Hoher Markt 6
48° 12' 40.74" N, 16° 22' 18.01" E zur Karte im Wien Kulturgut
1., Hoher Markt 6 (Konskriptionsnummern 390, 391, 392, 397, 398 und 444), Wipplingerstraße 1, Schultergasse 2, Tuchlauben 27.
Hier stand einst ein Häuserblock von zehn kleinen Häusern, die zu Beginn des 19. Jahrhunderts auf sechs zusammenschmolzen und im Jahr 1885 in ein einziges Dreifrontenhaus verbaut wurden.
Haus Stadt 390
Auf dem Platz des späteren Hauses Stadt 390 standen ursprünglich vier Häuser:
Haus A
Der älteste bekannte Eigentümer dieses Hauses war der Ratsherr Johannes von Segenberg, dessen Witwe das Haus am 24. April 1371 verkaufte. 1488 erwarb Jorg Rorer nicht nur das Haus, sondern unter anderem auch den darunter liegenden Gewandkeller, der bis dahin dem Bürgerspital gehört hatte. Bereits 1491 verkaufte er alles wieder. 1684 erbte der berühmte Hofhutmacher Richard Fauconet, der mehrfacher Hausbesitzer war und nach dem das Fokanedihaus und der über die Wien führende Fokanedisteg benannt wurden, das Gebäude von seiner Frau. 1701 kam das Gebäude in den Besitz der Familie Felbermeyer, wurde 1797 versteigert und vom Handelsmann Johann Georg Reich junior erworben. Dessen Vater, Johann Georg Reich senior († 1796), war sehr geschäftstüchtig und machte sich nicht nur als Häuserspekulant (er kaufte unter anderem 1783 den Seitzerhof), sondern auch als Hofspezereiwarenhändler einen Namen. 1801 ließ Johann Georg Reich junior das Gebäude abbrechen.

*Aufgabenstellung:*
Beantworte anhand des Lesetexts über das Haus Hoher Markt 6 diese Fragen:
(a) In welchem Jahr wurden die verbliebenen Häuser in ein einziges Dreifrontenhaus verbaut?
(b) Wer war der älteste bekannte Eigentümer von Haus A?
(c) In welchem Jahr ließ Johann Georg Reich junior das Gebäude abbrechen?

*Bereitgestelltes Material:*
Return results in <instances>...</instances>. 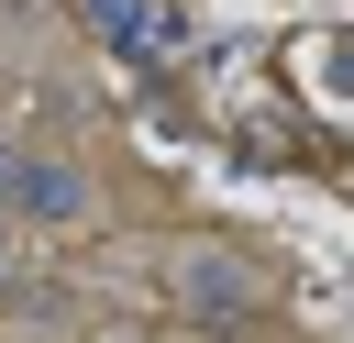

*Lösung:*
(a) Die Häuser wurden im Jahr 1885 in ein einziges Dreifrontenhaus verbaut.
(b) Der älteste bekannte Eigentümer war der Ratsherr Johannes von Segenberg.
(c) Johann Georg Reich junior ließ das Gebäude im Jahr 1801 abbrechen.